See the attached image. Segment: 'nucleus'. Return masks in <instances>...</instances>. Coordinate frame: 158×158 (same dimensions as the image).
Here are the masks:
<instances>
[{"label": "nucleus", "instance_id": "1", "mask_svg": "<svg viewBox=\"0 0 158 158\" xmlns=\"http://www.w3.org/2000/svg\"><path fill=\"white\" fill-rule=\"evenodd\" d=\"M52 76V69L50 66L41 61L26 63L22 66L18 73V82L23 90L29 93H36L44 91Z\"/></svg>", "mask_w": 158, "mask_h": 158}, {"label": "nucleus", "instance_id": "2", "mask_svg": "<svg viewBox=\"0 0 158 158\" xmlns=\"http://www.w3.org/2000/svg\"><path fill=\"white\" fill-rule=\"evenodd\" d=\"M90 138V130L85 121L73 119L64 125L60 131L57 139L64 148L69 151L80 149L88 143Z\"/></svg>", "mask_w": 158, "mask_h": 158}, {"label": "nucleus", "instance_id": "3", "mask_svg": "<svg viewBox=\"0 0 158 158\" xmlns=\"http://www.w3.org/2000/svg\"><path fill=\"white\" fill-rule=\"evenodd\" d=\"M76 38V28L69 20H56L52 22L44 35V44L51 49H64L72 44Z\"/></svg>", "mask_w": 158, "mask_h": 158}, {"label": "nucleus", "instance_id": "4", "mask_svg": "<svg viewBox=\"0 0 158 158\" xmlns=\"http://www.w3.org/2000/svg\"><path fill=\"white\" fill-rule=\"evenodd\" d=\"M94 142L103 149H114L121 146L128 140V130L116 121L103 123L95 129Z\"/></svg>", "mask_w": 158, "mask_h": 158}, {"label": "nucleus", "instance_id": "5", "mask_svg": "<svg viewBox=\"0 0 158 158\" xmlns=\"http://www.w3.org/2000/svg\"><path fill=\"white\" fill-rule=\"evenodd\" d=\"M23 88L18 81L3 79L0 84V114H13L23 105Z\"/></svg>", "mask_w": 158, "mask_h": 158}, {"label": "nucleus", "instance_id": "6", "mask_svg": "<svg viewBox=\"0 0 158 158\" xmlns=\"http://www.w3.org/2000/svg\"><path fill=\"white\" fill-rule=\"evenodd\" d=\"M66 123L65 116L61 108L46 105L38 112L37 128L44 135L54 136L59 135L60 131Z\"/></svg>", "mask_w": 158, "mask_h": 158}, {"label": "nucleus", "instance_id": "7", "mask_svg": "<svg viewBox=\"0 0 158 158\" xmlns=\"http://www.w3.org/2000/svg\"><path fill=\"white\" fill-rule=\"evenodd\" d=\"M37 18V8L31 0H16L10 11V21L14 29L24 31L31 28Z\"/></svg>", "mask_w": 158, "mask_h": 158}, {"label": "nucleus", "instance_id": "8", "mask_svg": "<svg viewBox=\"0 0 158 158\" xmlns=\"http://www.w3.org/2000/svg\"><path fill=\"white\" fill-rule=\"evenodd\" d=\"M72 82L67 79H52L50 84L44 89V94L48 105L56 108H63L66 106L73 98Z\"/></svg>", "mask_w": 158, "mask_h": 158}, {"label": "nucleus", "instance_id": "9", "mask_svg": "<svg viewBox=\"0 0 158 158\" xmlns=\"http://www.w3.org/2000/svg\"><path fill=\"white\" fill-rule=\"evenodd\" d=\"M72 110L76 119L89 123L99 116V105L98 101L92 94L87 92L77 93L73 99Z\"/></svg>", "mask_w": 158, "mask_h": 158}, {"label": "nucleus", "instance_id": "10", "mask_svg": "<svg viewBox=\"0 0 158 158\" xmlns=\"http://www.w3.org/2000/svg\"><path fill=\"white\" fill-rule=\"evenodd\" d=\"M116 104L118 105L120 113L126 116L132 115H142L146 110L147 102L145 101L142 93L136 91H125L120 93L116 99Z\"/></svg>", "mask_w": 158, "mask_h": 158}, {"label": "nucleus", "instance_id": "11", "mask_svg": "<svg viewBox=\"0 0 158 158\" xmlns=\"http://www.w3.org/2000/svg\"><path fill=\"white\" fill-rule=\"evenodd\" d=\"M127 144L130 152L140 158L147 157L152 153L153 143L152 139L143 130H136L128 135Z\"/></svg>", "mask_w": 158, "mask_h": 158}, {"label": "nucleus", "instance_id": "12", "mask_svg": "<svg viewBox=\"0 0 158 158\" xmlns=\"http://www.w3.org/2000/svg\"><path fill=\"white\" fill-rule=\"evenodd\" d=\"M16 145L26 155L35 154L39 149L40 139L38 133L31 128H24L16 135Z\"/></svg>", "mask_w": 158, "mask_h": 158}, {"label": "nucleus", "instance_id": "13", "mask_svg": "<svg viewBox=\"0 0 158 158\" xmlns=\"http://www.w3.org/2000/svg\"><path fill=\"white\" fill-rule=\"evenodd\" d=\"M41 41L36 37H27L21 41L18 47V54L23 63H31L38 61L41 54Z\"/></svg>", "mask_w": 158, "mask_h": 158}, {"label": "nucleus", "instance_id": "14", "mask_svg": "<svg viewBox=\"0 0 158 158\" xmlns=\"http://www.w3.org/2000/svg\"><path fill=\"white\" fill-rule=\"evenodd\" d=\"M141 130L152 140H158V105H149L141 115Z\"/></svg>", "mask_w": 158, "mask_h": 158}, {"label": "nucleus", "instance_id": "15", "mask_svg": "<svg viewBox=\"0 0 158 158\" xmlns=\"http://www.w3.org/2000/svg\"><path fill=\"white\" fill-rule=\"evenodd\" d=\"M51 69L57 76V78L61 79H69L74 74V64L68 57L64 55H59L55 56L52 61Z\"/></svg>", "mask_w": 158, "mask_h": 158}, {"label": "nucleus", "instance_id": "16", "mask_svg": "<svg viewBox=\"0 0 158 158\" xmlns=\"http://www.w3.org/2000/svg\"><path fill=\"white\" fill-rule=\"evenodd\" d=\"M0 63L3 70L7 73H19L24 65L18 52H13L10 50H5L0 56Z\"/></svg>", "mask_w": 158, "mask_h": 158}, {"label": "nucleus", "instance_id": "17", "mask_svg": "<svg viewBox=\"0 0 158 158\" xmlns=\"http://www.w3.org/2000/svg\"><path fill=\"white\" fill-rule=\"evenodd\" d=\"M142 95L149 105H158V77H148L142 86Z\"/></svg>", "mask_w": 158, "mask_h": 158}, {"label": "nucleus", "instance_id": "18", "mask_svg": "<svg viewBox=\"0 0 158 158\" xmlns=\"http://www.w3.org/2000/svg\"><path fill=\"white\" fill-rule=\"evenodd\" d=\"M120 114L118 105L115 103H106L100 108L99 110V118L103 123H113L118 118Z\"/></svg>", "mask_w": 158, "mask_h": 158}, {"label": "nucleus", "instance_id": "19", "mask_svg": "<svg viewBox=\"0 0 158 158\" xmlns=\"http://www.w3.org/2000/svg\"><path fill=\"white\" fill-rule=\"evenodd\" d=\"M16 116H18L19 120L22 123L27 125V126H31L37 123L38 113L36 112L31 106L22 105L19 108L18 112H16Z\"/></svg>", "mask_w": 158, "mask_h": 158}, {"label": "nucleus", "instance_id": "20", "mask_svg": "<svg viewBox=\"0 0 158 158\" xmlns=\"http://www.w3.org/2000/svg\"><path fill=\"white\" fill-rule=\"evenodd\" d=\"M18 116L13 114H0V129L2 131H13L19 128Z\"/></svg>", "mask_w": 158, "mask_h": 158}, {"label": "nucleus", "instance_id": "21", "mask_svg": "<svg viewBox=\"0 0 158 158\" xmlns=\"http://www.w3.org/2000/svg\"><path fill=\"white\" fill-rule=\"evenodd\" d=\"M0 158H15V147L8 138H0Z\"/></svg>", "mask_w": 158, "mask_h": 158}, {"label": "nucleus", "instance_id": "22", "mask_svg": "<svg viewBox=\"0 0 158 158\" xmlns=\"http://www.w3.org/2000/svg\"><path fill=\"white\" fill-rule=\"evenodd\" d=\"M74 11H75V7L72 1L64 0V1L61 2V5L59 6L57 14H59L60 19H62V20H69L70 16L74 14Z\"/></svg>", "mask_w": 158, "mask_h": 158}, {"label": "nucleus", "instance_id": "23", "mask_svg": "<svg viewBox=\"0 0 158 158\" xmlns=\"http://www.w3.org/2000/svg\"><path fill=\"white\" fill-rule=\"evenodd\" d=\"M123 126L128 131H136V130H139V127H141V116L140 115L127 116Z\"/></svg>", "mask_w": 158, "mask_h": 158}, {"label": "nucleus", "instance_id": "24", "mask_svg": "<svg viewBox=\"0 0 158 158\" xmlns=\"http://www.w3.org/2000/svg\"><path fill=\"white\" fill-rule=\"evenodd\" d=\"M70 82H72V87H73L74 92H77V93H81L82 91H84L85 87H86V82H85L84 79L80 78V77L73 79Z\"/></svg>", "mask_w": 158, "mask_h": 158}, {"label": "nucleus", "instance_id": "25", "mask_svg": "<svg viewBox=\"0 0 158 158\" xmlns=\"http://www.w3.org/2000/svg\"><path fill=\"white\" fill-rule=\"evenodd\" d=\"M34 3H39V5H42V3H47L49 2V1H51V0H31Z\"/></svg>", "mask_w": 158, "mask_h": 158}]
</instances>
---
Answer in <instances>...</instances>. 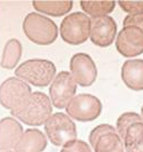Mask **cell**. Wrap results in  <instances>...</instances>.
--
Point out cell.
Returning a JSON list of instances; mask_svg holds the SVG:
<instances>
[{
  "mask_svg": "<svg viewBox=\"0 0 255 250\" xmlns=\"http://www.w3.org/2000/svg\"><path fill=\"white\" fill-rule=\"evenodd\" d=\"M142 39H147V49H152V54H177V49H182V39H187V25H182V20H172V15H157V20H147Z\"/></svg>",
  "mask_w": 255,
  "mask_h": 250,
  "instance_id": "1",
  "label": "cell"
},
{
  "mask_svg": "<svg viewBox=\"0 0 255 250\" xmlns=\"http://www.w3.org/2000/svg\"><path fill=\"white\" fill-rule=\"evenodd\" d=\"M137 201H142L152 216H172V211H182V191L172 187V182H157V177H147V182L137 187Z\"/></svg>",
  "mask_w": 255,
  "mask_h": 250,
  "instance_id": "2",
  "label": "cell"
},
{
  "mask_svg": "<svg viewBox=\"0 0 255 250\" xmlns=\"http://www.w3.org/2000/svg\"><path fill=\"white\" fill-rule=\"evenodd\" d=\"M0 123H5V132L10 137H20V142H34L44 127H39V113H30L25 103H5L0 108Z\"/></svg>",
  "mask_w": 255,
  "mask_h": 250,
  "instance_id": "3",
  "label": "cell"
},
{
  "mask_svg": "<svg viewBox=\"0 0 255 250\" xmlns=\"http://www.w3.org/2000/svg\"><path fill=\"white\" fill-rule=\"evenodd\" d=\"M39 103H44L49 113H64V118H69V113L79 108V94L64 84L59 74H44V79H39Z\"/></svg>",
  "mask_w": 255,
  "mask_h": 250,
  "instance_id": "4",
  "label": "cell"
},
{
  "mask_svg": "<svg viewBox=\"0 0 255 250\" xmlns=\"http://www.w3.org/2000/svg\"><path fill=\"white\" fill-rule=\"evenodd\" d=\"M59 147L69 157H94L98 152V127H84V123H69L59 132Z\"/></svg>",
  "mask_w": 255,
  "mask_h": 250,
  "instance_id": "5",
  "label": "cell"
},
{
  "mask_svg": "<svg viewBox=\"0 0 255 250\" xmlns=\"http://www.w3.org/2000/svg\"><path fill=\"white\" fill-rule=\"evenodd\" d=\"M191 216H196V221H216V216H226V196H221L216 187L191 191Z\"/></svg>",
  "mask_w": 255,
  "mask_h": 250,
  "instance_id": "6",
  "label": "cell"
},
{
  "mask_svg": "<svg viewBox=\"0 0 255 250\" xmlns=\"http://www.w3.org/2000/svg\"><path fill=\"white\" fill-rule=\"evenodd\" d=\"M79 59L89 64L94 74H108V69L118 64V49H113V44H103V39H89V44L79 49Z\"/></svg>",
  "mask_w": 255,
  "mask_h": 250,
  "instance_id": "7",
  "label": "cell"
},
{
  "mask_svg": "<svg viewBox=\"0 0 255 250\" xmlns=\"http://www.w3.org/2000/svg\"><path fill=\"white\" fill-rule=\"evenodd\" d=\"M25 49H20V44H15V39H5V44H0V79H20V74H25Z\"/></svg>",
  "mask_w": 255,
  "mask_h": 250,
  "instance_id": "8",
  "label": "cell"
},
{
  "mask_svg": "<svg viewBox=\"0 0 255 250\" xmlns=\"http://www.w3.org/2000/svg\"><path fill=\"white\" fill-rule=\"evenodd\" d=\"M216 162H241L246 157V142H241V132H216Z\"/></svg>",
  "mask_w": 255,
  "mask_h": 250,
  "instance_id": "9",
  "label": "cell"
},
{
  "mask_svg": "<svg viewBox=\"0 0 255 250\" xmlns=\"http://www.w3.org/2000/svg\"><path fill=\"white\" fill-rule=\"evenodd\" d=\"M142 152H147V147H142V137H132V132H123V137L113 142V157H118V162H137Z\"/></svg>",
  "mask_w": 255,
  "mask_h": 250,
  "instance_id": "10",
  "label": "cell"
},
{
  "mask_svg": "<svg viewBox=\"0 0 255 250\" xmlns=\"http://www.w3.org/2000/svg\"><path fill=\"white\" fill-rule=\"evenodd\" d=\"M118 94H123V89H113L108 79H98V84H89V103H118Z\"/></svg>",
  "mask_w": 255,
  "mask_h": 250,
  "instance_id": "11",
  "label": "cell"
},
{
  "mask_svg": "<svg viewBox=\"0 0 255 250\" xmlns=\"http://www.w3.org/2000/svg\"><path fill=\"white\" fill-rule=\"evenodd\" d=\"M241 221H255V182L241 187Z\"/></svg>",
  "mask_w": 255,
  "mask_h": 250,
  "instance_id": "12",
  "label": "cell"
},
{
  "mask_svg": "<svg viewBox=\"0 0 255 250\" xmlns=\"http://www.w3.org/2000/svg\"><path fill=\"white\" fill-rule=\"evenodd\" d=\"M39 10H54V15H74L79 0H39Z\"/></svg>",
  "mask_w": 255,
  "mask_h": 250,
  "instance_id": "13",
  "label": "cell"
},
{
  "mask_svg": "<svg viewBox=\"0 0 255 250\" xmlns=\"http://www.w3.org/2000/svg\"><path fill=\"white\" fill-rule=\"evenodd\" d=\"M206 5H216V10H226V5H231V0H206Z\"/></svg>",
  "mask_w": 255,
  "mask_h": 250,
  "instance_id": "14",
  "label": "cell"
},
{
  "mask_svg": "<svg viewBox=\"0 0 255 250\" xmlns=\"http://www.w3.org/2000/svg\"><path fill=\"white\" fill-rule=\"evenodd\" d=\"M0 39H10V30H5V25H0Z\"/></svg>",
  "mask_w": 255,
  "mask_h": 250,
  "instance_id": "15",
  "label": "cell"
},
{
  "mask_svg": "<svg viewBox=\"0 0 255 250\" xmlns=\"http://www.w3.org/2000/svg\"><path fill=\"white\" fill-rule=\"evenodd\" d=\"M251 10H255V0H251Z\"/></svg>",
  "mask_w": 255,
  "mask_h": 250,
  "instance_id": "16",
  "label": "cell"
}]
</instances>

* Written exercise *
Identify each line above that contains the string "masks" and copy those lines in full. Treat the match as case-sensitive.

* Response to the exercise *
See the attached image. Segment: 'nucleus'. Return masks in <instances>...</instances>. Coordinate frame: 158×158 (same dimensions as the image).
Here are the masks:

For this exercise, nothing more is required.